L’orizzonte di Kipling è la traccia di un’esplorazione d’ambiente (un mondo parallelo anglo-indiano) che partecipa alla trama del mondo e della storia, all’anonimia sottotraccia dei personaggi delle colonie di Sua Maestà, fino al bosco delle caserme, delle guarnigioni e al clima aspro e impossibile del sacrificio e della sofferenza.
In quella anonimia si sperimenta però anche l’indecifrabilità insondabile della bellezza femminile, punto nevralgico e ricolma del rigoglio fascinoso e impressionista delle forme e dei tratti.
Il mondo coloniale, vissuto in tutta la sua deriva e in tutta la sua violenza di leggi, norme e istituzioni, viene guardato da Kipling con l’energia ossimorica della sua scrittura.
Ma è una poesia che si concede il lusso di contaminare stili, di esplorare l’universo gergale e dialettale, ma allo stesso tempo, di rendere asciutta e primordiale la diramazione di intenti: «E il firmamento procede solenne, / e moltitudini di stelle s’alzano/ occhieggiando tra gli archi di ferro – striate dalle traverse del ponte, // finchè non avvertiamo un ronzio/ sui binari e scorgiamo i grandi fanali, / mentre ci raggruppiamo in attesa/ del magnifico espresso del nord».

• **ATTIVITÀ 1**:
Trascrivi dal testo su Kipling tutto ciò che va da "In quella anonimia" fino a "della sua scrittura.".
• **ATTIVITÀ 2**:
Nel testo su Kipling, con quale energia della sua scrittura Kipling guarda il mondo coloniale?

• **DATI FORNITI**:
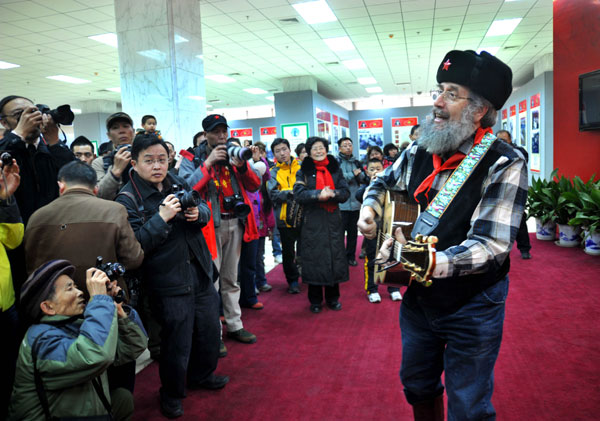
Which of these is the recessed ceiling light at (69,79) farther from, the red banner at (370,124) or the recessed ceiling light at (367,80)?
the red banner at (370,124)

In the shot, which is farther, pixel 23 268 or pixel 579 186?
pixel 579 186

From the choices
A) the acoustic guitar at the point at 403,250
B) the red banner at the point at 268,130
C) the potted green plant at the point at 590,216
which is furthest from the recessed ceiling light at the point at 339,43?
the red banner at the point at 268,130

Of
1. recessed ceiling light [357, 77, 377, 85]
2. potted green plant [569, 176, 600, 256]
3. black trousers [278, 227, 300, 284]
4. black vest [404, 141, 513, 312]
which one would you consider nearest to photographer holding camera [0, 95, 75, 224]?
black vest [404, 141, 513, 312]

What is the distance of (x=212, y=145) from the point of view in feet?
10.6

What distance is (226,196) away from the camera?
128 inches

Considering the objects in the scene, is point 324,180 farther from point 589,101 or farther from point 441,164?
point 589,101

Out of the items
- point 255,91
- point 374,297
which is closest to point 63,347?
point 374,297

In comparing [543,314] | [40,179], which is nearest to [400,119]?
[543,314]

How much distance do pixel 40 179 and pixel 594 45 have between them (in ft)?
21.9

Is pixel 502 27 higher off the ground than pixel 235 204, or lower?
higher

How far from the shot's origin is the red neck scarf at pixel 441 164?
156 centimetres

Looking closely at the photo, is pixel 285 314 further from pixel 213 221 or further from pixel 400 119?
pixel 400 119

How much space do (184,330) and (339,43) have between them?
29.9 feet

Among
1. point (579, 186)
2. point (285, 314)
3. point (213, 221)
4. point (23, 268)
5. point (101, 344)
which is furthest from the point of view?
point (579, 186)
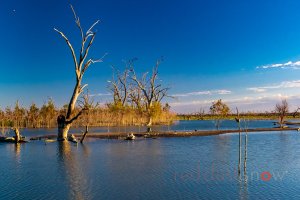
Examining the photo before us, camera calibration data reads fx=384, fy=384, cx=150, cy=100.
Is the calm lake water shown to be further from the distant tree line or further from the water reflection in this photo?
the distant tree line

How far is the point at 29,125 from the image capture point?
199 ft

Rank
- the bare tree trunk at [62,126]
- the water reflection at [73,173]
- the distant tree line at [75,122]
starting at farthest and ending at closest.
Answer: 1. the distant tree line at [75,122]
2. the bare tree trunk at [62,126]
3. the water reflection at [73,173]

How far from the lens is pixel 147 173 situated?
1933 centimetres

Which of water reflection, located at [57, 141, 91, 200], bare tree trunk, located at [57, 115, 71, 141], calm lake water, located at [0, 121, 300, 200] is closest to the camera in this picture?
calm lake water, located at [0, 121, 300, 200]

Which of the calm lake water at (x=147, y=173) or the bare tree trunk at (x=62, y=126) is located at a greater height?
the bare tree trunk at (x=62, y=126)

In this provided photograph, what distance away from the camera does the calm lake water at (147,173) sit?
15.1 metres

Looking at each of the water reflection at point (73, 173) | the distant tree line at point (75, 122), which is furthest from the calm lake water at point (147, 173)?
the distant tree line at point (75, 122)

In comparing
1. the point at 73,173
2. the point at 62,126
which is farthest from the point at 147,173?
the point at 62,126

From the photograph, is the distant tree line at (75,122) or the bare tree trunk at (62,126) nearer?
the bare tree trunk at (62,126)

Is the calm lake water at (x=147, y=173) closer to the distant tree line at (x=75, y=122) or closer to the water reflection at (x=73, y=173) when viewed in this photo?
the water reflection at (x=73, y=173)

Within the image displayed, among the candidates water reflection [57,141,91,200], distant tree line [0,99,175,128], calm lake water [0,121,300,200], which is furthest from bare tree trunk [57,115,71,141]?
distant tree line [0,99,175,128]

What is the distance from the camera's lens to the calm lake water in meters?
15.1

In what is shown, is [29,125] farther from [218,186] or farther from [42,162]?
[218,186]

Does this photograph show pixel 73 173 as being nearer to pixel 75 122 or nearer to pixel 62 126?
pixel 62 126
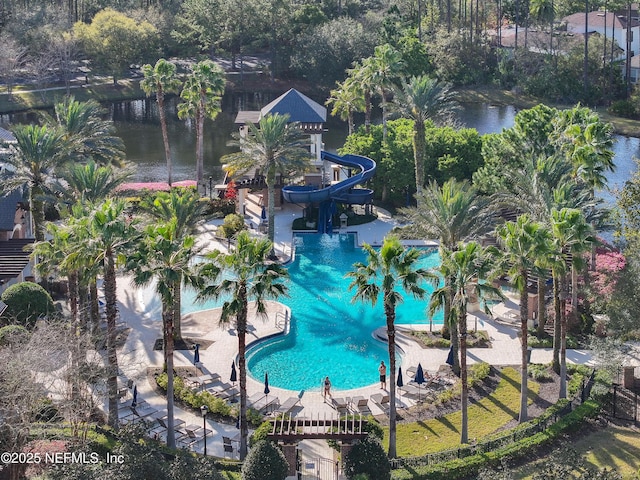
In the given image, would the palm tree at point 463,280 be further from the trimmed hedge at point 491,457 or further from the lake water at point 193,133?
the lake water at point 193,133

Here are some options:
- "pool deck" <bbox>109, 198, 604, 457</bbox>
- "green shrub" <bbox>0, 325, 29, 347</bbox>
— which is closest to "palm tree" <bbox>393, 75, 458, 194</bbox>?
"pool deck" <bbox>109, 198, 604, 457</bbox>

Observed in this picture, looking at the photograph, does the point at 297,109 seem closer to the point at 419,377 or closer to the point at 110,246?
the point at 419,377

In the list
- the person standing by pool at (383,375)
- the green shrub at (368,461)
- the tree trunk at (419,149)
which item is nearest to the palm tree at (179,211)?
the person standing by pool at (383,375)

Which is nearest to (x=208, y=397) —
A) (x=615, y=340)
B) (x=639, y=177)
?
(x=615, y=340)

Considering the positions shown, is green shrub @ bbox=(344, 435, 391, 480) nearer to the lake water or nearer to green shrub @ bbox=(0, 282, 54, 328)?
green shrub @ bbox=(0, 282, 54, 328)

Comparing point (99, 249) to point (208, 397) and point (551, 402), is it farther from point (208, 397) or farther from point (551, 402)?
point (551, 402)

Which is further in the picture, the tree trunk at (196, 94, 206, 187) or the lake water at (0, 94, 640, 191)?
the lake water at (0, 94, 640, 191)
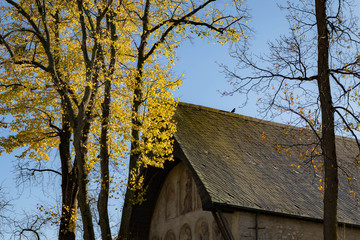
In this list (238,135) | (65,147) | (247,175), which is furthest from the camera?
(238,135)

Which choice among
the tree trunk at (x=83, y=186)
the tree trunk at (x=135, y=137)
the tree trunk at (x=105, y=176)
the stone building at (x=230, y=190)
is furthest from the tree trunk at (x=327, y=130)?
the tree trunk at (x=83, y=186)

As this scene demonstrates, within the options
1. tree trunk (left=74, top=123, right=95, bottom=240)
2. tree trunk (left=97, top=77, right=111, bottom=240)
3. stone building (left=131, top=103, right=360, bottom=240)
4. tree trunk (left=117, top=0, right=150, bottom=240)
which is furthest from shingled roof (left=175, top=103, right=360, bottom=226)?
tree trunk (left=74, top=123, right=95, bottom=240)

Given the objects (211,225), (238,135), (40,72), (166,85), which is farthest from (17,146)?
(238,135)

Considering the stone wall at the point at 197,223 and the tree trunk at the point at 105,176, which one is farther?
the stone wall at the point at 197,223

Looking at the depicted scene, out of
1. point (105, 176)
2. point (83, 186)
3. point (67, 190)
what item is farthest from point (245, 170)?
point (83, 186)

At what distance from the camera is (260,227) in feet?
49.9

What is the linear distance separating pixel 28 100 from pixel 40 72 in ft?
4.24

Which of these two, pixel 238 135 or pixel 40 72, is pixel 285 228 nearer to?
pixel 238 135

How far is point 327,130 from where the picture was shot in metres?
11.5

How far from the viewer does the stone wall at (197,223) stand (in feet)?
49.7

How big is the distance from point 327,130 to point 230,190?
15.8 ft

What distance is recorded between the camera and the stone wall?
597 inches

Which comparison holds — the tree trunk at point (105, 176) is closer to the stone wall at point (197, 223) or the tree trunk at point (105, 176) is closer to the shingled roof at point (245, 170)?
the shingled roof at point (245, 170)

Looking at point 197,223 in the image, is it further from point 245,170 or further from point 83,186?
point 83,186
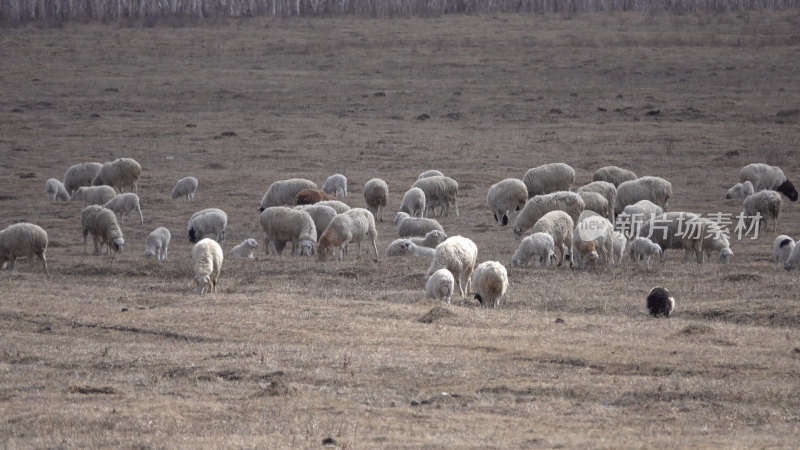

• **SOLUZIONE 1**:
In quella anonimia si sperimenta però anche l’indecifrabilità insondabile della bellezza femminile, punto nevralgico e ricolma del rigoglio fascinoso e impressionista delle forme e dei tratti.
Il mondo coloniale, vissuto in tutta la sua deriva e in tutta la sua violenza di leggi, norme e istituzioni, viene guardato da Kipling con l’energia ossimorica della sua scrittura.

• **SOLUZIONE 2**:
Con l'energia ossimorica della sua scrittura.